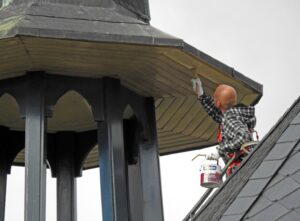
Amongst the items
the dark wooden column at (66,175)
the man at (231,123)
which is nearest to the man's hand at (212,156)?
the man at (231,123)

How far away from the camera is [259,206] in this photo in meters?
7.86

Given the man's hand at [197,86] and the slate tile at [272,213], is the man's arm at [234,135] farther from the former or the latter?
the slate tile at [272,213]

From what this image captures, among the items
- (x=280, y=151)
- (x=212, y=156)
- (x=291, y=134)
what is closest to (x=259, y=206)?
(x=280, y=151)

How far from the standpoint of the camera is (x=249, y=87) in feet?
41.5

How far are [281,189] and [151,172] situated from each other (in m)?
4.88

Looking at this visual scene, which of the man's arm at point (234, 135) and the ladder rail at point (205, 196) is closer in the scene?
the ladder rail at point (205, 196)

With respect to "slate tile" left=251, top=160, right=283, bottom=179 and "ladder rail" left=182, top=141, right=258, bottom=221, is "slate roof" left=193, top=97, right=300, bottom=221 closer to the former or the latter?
"slate tile" left=251, top=160, right=283, bottom=179

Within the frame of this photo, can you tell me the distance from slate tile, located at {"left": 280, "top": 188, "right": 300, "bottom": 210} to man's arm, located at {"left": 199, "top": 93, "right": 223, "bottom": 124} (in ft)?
13.3

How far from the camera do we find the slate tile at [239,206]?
791 centimetres

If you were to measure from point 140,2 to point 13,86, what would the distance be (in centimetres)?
194

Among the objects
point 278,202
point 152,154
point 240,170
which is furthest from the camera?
point 152,154

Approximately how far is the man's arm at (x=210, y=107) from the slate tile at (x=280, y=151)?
3.31 metres

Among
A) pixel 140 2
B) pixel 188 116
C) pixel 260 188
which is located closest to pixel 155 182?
pixel 188 116

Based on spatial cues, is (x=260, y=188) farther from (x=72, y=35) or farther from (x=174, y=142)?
(x=174, y=142)
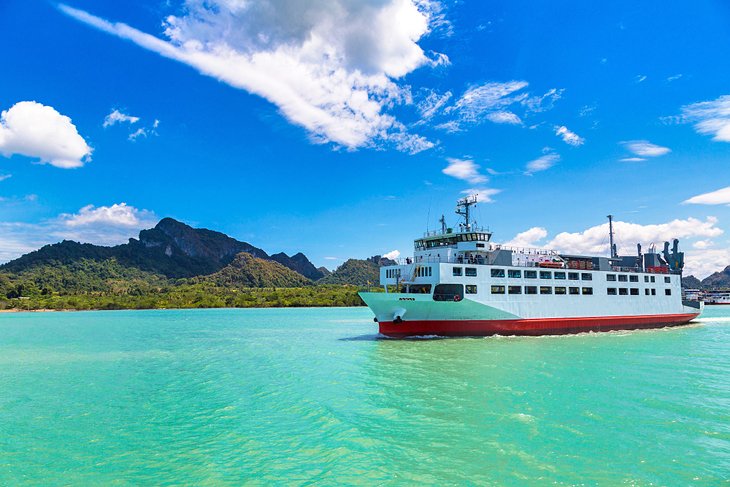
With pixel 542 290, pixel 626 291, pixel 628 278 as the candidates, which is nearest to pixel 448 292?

WHAT THIS TASK INVOLVES -> Reproduce every line of the material precisely, omitting its pictures.

ANSWER FOR THE TASK ->
Amongst the items
the dark wooden column at (66,175)
the man at (231,123)
which is nearest to the man's hand at (212,156)?
the man at (231,123)

How far away from the camera is [259,206] in this photo in meters?
7.86

Given the man's hand at [197,86] and the slate tile at [272,213], is the man's arm at [234,135] farther from the former or the latter?
the slate tile at [272,213]

From what this image captures, among the items
- (x=280, y=151)
- (x=212, y=156)
- (x=291, y=134)
what is closest to (x=259, y=206)?
(x=280, y=151)

How far from the standpoint of the camera is (x=249, y=87) in feet?
41.5

How far are [281,189] and [151,172] situated from each other (in m)?
4.88

Looking at this visual scene, which of the man's arm at point (234, 135) and the ladder rail at point (205, 196) is closer in the scene?
the ladder rail at point (205, 196)

With respect to "slate tile" left=251, top=160, right=283, bottom=179 and "ladder rail" left=182, top=141, right=258, bottom=221, is "slate roof" left=193, top=97, right=300, bottom=221 closer to the former or the latter?
"slate tile" left=251, top=160, right=283, bottom=179

Within the frame of this photo, can you tell me the distance from slate tile, located at {"left": 280, "top": 188, "right": 300, "bottom": 210} to man's arm, located at {"left": 199, "top": 93, "right": 223, "bottom": 124} (in ft)?
13.3

How far from the camera do we find the slate tile at [239,206]?
791 centimetres

If you were to measure from point 140,2 to point 13,86, what would the distance be (in centimetres)?
194

Among the objects
point 278,202
point 152,154
point 240,170
which is furthest from the camera?
point 152,154

Approximately how far is the man's arm at (x=210, y=107) from the slate tile at (x=280, y=151)?
3.31 metres

Among
A) pixel 140 2
B) pixel 188 116
C) pixel 260 188
which is located closest to pixel 155 182?
pixel 188 116

Based on spatial cues, is (x=260, y=188) farther from (x=72, y=35) or farther from (x=174, y=142)?
(x=174, y=142)
With pixel 542 290, pixel 626 291, pixel 628 278 as the candidates, which is nearest to pixel 448 292?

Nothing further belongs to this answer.